28. Exercise improves body posture and prevent lower-back pain. It helps people to manage stress more effectively and combat substance abuse. Training improves mental alertness, improves physical appearance and increases productivity at work. Fit people are sick less often and spend less time at home due to infection and illness. Fitness is where it's at!

29. Various group and case studies has shown that regular exercise have resulted in decreased self-reported symptoms of depression, decreased psychotic symptoms and psychomotor agitation, decreased overt hallucinatory symptoms, while social competence was improved.

30. In one study of 36 inpatients with anxiety, eight weeks of aerobic training reduced most subcategories of symptoms of anxiety disorders. This reduction was maintained for the year when regular exercise was continued.

31. The August issue of Urology (2000) published a study indicating that remaining active or becoming physically active in midlife may reduce the likelihood of erectile dysfunction.

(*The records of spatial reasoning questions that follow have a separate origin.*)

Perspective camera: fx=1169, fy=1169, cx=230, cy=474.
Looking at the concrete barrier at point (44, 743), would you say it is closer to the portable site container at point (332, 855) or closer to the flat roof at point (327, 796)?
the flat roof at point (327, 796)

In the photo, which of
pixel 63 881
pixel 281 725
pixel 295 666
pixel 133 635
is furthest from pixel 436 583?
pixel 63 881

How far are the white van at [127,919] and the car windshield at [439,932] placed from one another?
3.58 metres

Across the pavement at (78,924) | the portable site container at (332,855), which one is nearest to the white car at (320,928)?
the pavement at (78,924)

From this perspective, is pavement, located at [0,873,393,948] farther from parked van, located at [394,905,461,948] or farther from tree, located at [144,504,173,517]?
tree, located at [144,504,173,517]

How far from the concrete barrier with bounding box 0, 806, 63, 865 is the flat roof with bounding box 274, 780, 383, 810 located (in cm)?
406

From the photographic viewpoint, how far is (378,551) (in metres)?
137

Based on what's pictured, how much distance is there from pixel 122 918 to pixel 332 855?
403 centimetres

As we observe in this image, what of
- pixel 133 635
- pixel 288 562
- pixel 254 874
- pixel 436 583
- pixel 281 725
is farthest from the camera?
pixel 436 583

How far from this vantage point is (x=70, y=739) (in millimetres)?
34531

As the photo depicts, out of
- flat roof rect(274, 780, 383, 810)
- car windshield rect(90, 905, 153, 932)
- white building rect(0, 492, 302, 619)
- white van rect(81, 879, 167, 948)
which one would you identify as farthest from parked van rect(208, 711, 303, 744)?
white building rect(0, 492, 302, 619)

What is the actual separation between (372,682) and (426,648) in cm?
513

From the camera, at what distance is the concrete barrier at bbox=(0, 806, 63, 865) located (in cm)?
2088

32. A Finnish study by Dr. Jaakko Tuomilehto and co-workers, involving 522 older overweight men and women, showed that a program of modest weight loss, eating a reduced-fat, high-fiber diet, and weight training caused a 58 percent decrease in the incidence of diabetes during the five-year study.

33. Dr. Young-Moo Na and co-workers from Japan found that patients who exercised two days after surgery to remove stomach tumors showed better immune responses than patients who didn't exercise. Exercising patients have more natural killer cells than sedentary controls.

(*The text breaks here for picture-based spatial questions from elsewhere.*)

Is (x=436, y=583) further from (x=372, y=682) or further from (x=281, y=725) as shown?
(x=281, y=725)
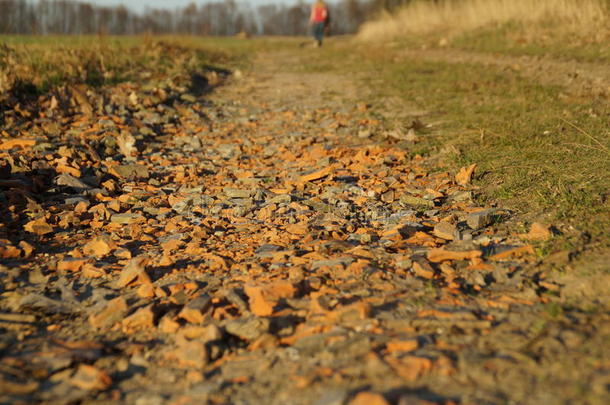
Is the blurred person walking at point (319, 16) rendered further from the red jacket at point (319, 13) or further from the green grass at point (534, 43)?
the green grass at point (534, 43)

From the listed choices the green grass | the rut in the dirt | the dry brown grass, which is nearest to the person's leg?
the dry brown grass

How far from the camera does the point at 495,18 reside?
44.5 feet

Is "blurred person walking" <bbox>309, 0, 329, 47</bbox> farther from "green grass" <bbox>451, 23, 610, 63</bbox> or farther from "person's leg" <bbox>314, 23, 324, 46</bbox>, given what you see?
"green grass" <bbox>451, 23, 610, 63</bbox>

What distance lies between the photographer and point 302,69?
11406 millimetres

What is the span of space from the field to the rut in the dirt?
11mm

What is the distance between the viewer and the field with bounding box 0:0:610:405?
1.72 m

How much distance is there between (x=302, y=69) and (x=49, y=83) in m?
6.22

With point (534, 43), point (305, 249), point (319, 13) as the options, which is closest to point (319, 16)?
point (319, 13)

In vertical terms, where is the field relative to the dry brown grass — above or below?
below

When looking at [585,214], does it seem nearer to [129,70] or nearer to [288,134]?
[288,134]

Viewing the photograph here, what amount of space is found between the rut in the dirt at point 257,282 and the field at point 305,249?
11 millimetres

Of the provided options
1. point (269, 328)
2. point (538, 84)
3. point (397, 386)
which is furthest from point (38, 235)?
point (538, 84)

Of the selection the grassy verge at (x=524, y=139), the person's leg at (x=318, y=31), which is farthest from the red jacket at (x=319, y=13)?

34. In studies of newly retired people, mental capacity in sedentary people declined markedly in four years but was unchanged in active people. Exercise helps preserve normal metabolism in the brain and seems to protect sensitive cells from injury.

35. Exercise training enables a person to work harder (higher oxygen uptake) while deriving more energy from fat (both plasma FFAs and intramuscular triglycerides) and less from carbohydrate (blood glucose and glycogen). Training adaptations include the following: 1) increased number of mitochondria in muscle and increased activity of enzymes within each mitochondria 2) increased levels of LPL, lipase, carnitine and carnitine transferase 3) increased triglyceride storage and oxidation of fat within muscle cells 4) increased FFA uptake by muscle and increased capillary density of muscle which improves blood flow and exchange of FFAs and oxygen 5) increased delivery of FFAs from the fat cell to the blood and 6) improved cardiovascular respiratory system which enhances oxygen delivery to the muscle for fat oxidation.

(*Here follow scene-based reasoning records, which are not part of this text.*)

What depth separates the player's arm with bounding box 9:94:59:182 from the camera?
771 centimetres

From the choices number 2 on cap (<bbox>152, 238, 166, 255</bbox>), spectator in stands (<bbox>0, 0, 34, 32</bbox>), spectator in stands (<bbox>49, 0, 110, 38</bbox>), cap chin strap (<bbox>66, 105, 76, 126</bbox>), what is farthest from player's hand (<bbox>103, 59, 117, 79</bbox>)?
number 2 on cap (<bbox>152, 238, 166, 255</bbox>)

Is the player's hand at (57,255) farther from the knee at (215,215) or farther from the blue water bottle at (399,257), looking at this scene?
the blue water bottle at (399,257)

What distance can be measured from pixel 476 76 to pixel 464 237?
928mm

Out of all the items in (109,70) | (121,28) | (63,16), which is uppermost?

36. The Harvard Alumni Health Study published in Circulation (102: 975-986, 2000) showed that only participation in high intensity sports or vigorous exercise reduced the risk of coronary artery disease. Low intensity activity provides little protection. People who exercise for short periods (15 minutes) benefit as much as people who train longer - provided they train intensely.

37. A study of more than 11,000 people found that active men had a 50 percent lower risk of developing a duodenal ulcer than sedentary men. The amount of exercise men did was important. Men who ran more than ten miles a week reduced their ulcer risk by 62 percent, while those who ran less than that still had half the risk of sedentary men. Researchers speculated that exercise boosted immune function, which protected the men from infection and that fit people are less stressed.

38. Unfit people die sooner, have more heart disease and cancer, suffer from impotence, sluggish sex drive and slow metabolism, and get more stomach ulcers than fit people. According to a study by Dr. Kathleen Hutchinson and co-workers from Miami University, people with excellent cardiovascular fitness can also hear better than those with poor fitness. People with good muscle strength could hear even better - if they also had good cardiovascular fitness. Researchers speculated that fit people have superior hearing because they have better circulation and healthier levels of blood fats.

39. Exercise can help patients with fibromyalgia (FM). FM patients have unexplained whole-body muscle and joint pain. FM affects nearly four million Americans, most of whom are women. Symptoms include chronic fatigue, muscle and joint pain not caused by inflammation, impaired sleep, morning stiffness and sometimes irritable bowel syndrome. Patients typically have lower strength, endurance and flexibility than normal. Anyone with FM should start with low-impact aerobics, stretching activities, such as yoga, Tai Chi or relaxation exercises. They can begin weight training after doing aerobics for about four weeks. It is likely FM is at least partly a metabolic disorder, associated with lack of exercise and poor diet. As with most disease, the cure lies in the prevention.

40. Chronic exercise provides a protective role in reducing the extent of hepatotoxicity induced by halothane ( a volatile anesthetic) administration in rats. Exercise training in mice reduces myocardial tissue damage after the administration of the antitumor antibiotic, doxorubicin. Exercise increases activities of hepatic antioxidant enzymes and lowers products of lipid peroxidation in both the liver and heart. It is conceivable that routine exercise alters the toxic effects of alcohol and several drugs in the liver and protects cells, vital organs and tissues from toxins and free radicals generated through the metabolism of various pharmacological agents.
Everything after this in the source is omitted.